• Directions
What is needed here is an exact repetition of the records below, beginning at the line that has "новый год, блики" and stopping after the line that has "Le camion utilisé".

• Provided entries

######

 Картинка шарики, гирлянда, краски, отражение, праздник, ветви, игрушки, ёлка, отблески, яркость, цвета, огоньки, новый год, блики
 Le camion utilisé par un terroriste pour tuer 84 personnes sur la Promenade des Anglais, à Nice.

######

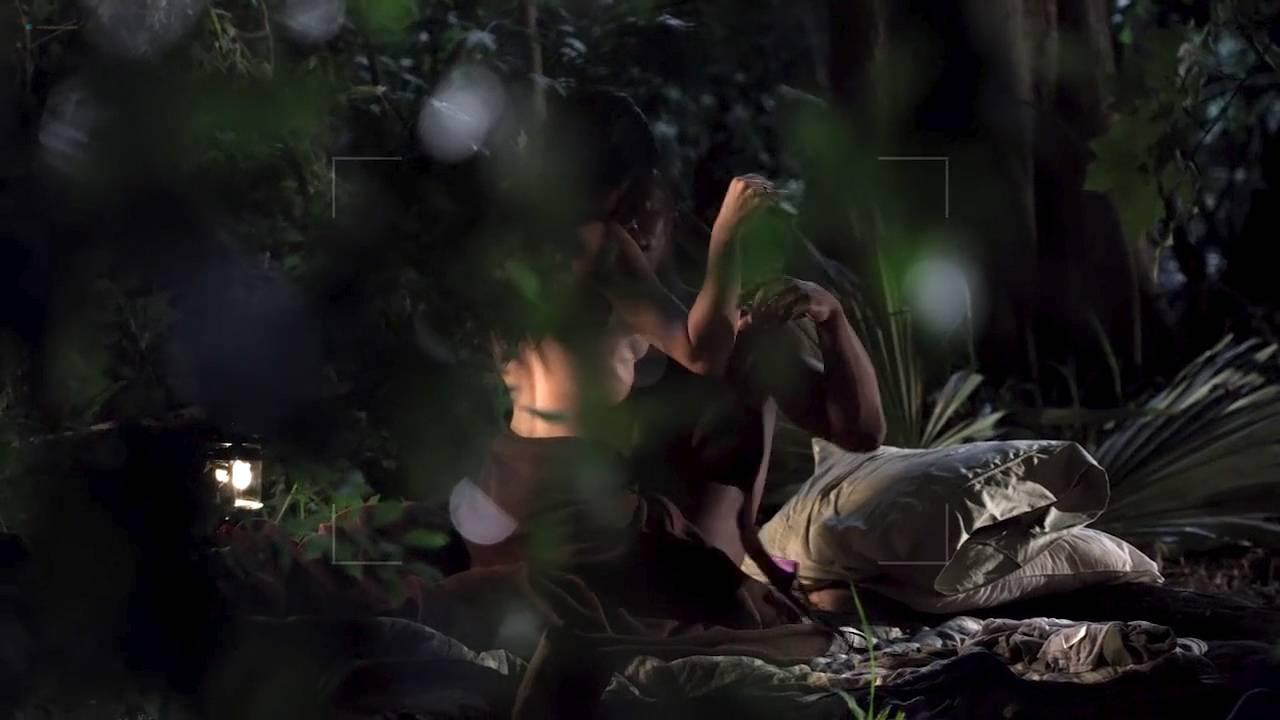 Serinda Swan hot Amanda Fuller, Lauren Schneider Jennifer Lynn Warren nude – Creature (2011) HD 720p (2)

######

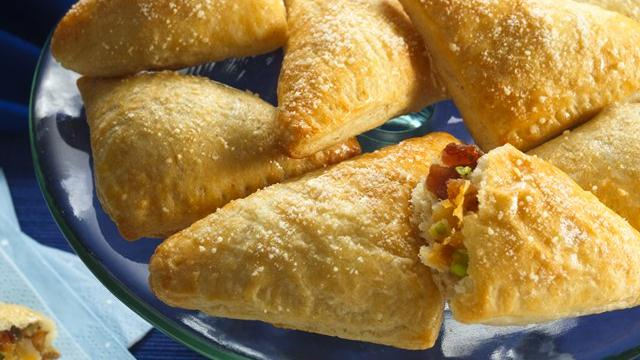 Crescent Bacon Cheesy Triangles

######

• Response area
 Картинка шарики, гирлянда, краски, отражение, праздник, ветви, игрушки, ёлка, отблески, яркость, цвета, огоньки, новый год, блики
 Le camion utilisé par un terroriste pour tuer 84 personnes sur la Promenade des Anglais, à Nice.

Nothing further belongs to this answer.